> **THE PROBLEM**
Which lines in the entries contain the string "largest"? Gather and copy each of them, treating uppercase and lowercase as different.

> **DATA**

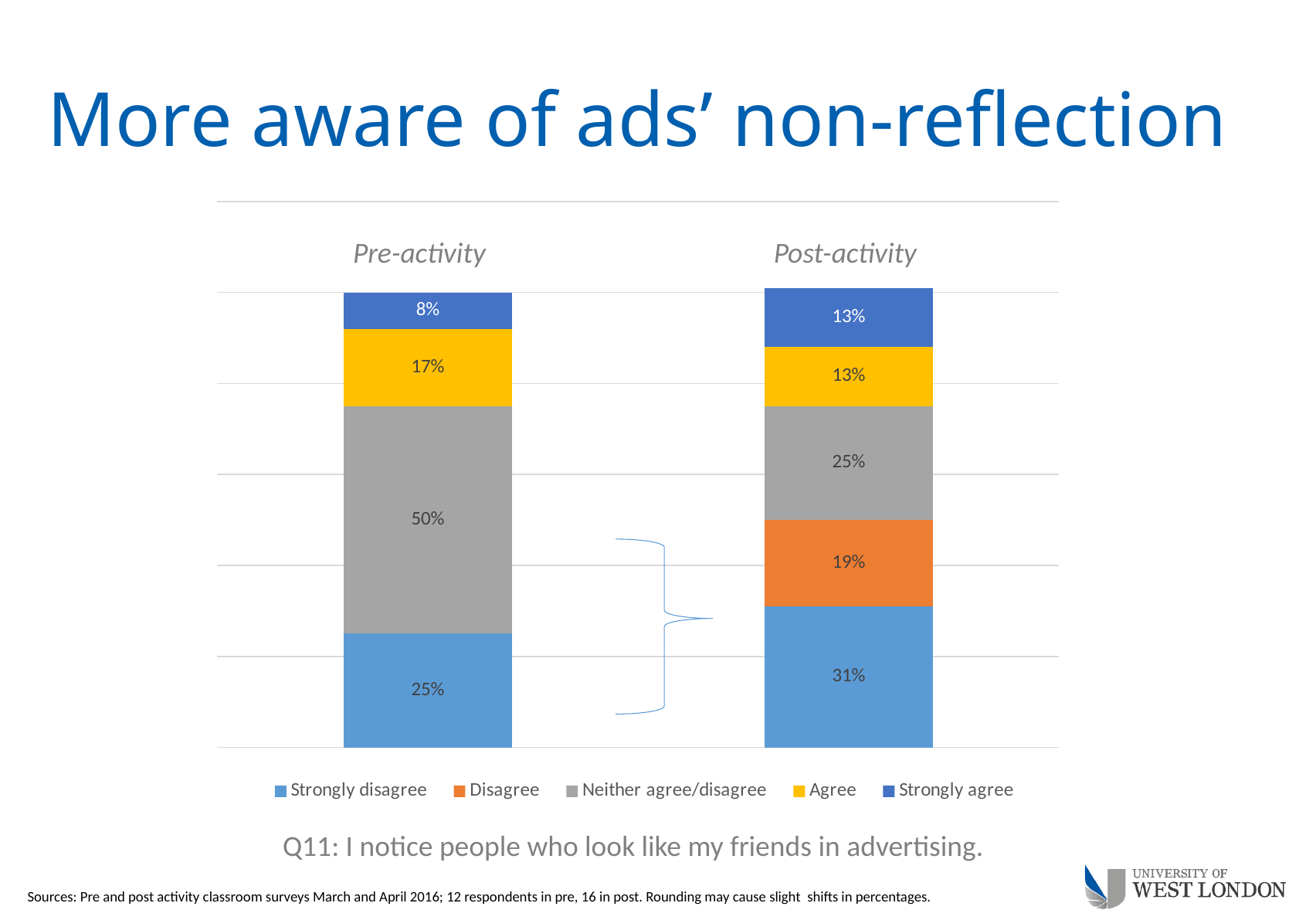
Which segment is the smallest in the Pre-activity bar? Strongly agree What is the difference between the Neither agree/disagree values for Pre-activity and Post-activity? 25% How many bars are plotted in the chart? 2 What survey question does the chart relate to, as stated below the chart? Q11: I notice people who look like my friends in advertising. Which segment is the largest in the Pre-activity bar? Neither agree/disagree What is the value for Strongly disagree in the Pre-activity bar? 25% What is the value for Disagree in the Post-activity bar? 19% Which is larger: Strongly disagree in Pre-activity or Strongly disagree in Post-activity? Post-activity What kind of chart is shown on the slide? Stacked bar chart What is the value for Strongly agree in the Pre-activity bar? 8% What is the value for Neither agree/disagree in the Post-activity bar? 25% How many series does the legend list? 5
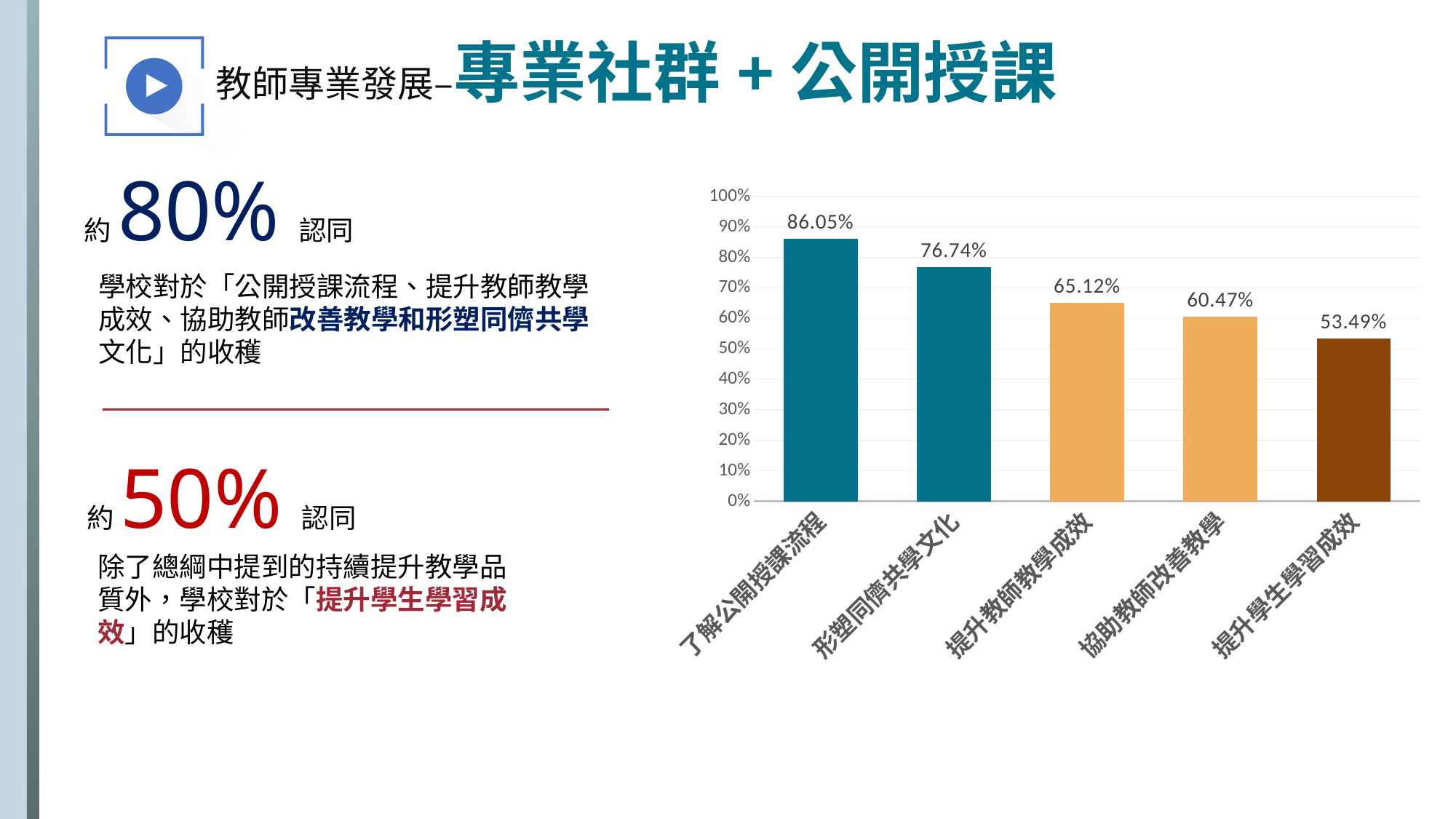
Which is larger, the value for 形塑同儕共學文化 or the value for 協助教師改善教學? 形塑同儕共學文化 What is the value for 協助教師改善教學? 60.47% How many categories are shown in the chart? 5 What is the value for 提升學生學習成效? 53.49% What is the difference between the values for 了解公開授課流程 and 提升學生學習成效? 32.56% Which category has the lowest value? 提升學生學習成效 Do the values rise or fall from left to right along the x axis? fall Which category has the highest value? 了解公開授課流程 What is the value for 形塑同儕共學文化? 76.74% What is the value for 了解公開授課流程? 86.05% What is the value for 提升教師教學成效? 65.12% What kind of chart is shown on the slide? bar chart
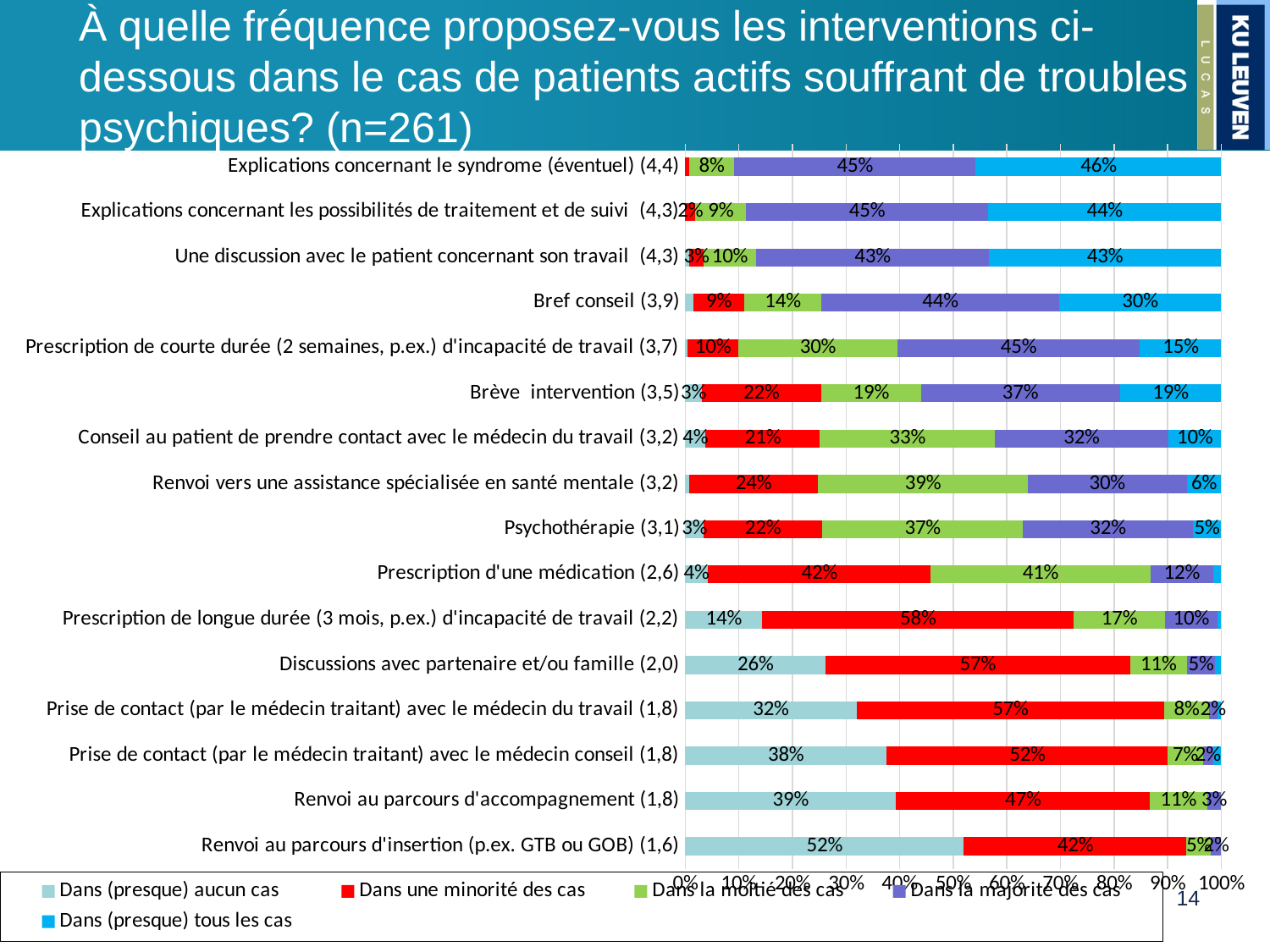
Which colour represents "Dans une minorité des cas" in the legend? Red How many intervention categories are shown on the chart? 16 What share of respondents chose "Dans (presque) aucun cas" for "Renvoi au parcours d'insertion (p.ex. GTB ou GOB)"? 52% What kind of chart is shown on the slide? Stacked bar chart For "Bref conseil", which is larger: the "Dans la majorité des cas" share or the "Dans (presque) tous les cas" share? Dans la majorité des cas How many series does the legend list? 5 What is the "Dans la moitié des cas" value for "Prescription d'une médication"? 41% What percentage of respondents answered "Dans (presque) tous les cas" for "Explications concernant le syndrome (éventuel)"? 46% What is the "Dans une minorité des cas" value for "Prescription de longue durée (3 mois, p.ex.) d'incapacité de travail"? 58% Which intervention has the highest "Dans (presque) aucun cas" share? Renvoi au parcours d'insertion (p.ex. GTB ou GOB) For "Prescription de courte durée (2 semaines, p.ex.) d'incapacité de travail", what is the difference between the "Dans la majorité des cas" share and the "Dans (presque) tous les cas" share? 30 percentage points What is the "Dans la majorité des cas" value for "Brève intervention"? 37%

* * *

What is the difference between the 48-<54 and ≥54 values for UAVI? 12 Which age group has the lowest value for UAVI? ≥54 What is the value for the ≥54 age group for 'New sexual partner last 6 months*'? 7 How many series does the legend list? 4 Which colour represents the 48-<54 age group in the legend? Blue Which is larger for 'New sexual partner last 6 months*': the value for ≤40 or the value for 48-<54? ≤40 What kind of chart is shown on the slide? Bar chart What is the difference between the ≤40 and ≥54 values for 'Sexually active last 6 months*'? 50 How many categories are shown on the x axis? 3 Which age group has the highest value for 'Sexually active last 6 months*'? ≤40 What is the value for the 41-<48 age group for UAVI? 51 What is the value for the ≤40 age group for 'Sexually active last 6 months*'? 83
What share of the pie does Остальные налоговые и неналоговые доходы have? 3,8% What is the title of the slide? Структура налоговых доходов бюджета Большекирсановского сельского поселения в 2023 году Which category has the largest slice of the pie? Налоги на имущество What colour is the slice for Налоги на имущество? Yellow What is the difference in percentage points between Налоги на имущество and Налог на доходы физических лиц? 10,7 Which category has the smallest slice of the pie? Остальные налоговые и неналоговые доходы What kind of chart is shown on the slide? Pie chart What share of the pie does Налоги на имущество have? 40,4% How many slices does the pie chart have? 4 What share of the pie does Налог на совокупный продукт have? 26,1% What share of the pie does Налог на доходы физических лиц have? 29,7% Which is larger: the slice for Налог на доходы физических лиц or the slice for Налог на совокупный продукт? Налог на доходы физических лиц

> **RESULT OF THE EXERCISE**
Which segment is the smallest in the Pre-activity bar? Strongly agree What is the difference between the Neither agree/disagree values for Pre-activity and Post-activity? 25% How many bars are plotted in the chart? 2 What survey question does the chart relate to, as stated below the chart? Q11: I notice people who look like my friends in advertising. Which segment is the largest in the Pre-activity bar? Neither agree/disagree What is the value for Strongly disagree in the Pre-activity bar? 25% What is the value for Disagree in the Post-activity bar? 19% Which is larger: Strongly disagree in Pre-activity or Strongly disagree in Post-activity? Post-activity What kind of chart is shown on the slide? Stacked bar chart What is the value for Strongly agree in the Pre-activity bar? 8% What is the value for Neither agree/disagree in the Post-activity bar? 25% How many series does the legend list? 5
What share of the pie does Остальные налоговые и неналоговые доходы have? 3,8% What is the title of the slide? Структура налоговых доходов бюджета Большекирсановского сельского поселения в 2023 году Which category has the largest slice of the pie? Налоги на имущество What colour is the slice for Налоги на имущество? Yellow What is the difference in percentage points between Налоги на имущество and Налог на доходы физических лиц? 10,7 Which category has the smallest slice of the pie? Остальные налоговые и неналоговые доходы What kind of chart is shown on the slide? Pie chart What share of the pie does Налоги на имущество have? 40,4% How many slices does the pie chart have? 4 What share of the pie does Налог на совокупный продукт have? 26,1% What share of the pie does Налог на доходы физических лиц have? 29,7% Which is larger: the slice for Налог на доходы физических лиц or the slice for Налог на совокупный продукт? Налог на доходы физических лиц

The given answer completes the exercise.